_What you should do_
Reproduce the data below word for word, from the line containing "How far away" through the last line of the data, inclusive.

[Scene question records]
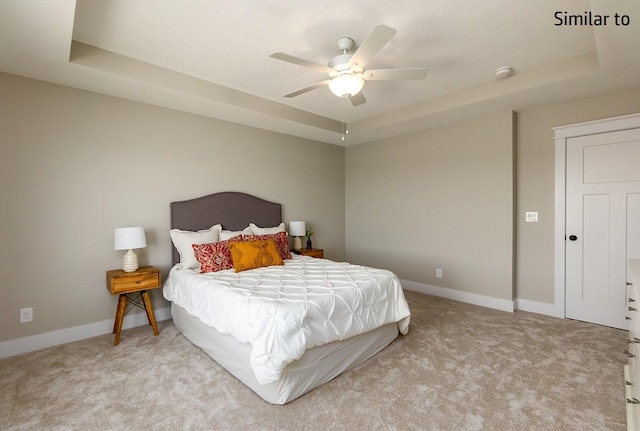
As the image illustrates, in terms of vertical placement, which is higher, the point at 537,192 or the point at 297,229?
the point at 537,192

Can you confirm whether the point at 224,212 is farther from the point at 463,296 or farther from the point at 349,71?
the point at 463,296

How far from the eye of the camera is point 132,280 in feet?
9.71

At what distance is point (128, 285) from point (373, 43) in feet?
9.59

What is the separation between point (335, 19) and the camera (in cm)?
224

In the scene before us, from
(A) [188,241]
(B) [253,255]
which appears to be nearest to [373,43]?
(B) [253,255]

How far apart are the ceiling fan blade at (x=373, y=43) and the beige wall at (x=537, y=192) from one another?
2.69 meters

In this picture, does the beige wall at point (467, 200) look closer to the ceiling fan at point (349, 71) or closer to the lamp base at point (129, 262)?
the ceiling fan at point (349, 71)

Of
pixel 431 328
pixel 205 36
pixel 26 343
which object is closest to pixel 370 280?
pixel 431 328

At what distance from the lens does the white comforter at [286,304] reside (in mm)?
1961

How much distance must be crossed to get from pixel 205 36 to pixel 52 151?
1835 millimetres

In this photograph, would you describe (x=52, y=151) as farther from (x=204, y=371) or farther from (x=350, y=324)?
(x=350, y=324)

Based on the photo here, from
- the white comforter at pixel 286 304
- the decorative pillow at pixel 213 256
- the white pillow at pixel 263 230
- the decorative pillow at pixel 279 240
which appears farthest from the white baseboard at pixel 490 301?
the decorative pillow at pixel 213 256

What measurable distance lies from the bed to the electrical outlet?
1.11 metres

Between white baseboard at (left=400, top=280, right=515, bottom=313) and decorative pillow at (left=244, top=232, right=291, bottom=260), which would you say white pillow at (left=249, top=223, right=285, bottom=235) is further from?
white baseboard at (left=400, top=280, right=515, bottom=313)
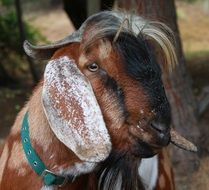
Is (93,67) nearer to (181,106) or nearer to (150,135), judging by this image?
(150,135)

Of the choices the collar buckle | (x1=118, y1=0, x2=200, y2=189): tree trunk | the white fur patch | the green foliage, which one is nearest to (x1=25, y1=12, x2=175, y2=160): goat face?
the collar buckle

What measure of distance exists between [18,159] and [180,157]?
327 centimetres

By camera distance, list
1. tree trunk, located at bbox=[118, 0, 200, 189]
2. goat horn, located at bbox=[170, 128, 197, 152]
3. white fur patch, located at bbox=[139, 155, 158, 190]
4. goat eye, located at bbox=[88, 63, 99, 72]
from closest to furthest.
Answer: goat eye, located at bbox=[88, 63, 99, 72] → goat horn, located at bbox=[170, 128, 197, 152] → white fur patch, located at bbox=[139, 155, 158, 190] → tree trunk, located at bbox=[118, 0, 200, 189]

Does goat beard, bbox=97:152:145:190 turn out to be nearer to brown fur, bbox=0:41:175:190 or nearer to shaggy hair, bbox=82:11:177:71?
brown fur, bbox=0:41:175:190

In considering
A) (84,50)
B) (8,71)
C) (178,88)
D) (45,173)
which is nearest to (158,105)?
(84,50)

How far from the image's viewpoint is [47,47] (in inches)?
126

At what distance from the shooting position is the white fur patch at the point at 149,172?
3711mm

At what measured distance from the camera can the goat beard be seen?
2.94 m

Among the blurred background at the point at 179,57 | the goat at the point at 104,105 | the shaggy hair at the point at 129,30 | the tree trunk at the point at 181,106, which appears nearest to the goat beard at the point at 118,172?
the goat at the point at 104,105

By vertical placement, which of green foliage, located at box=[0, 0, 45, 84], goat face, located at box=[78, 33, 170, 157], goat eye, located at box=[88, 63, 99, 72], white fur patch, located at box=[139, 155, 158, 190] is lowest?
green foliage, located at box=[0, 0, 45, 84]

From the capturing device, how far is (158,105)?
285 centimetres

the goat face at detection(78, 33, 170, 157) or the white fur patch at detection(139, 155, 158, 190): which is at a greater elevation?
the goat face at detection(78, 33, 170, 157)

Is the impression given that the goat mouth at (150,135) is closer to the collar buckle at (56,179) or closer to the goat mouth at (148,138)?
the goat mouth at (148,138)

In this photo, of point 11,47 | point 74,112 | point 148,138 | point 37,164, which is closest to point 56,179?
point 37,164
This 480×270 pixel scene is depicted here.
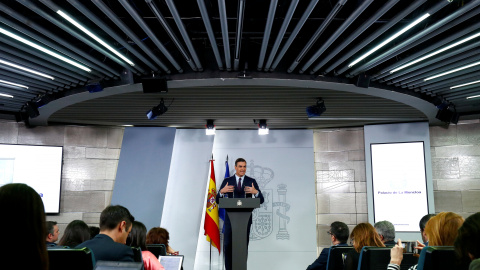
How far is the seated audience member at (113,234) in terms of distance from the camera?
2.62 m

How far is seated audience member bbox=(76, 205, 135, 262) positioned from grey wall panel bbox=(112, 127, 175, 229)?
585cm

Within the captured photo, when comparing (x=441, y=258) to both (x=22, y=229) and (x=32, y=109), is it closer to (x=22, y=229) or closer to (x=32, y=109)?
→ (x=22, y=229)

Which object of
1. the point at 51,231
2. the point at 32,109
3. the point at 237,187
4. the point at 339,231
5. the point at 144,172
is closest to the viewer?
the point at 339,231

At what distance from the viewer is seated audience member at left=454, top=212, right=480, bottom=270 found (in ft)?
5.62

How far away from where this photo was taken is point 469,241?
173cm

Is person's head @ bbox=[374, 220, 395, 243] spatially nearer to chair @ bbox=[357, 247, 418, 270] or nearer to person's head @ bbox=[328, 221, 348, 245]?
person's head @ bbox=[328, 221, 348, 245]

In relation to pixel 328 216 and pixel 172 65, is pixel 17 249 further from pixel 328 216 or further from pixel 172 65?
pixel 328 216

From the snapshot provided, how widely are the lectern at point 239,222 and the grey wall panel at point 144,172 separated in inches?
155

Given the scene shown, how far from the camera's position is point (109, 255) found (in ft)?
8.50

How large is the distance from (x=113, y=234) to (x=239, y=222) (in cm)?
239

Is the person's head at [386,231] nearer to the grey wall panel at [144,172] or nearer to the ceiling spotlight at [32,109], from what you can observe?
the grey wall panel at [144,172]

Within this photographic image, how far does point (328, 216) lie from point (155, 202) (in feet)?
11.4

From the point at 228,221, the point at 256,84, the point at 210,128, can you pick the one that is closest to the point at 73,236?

_Written solution_
How far away from where this photo was taken is point 469,241?
173cm

Is person's head @ bbox=[374, 220, 395, 243] spatially nearer to chair @ bbox=[357, 247, 418, 270] or nearer to person's head @ bbox=[328, 221, 348, 245]?
person's head @ bbox=[328, 221, 348, 245]

In relation to pixel 328 216 and pixel 172 65, is pixel 17 249 further from pixel 328 216 or further from pixel 172 65?
pixel 328 216

From the snapshot provided, how widely are the lectern at point 239,222 and the grey wall panel at point 144,172 separated in inches?
155

Given the scene shown, how far from the camera's position is point (109, 255) found (in ft)?
8.50

How large is the distance from (x=113, y=234) to (x=239, y=222) (in cm)?
239

Is the person's head at [386,231] nearer to the grey wall panel at [144,172] or nearer to the ceiling spotlight at [32,109], from what you can observe?
the grey wall panel at [144,172]

Within this photographic image, how far does point (328, 216) lie from point (155, 202) (in feet)?
11.4

From the point at 228,221, the point at 256,84, the point at 210,128, can you pick the one that is closest to the point at 73,236?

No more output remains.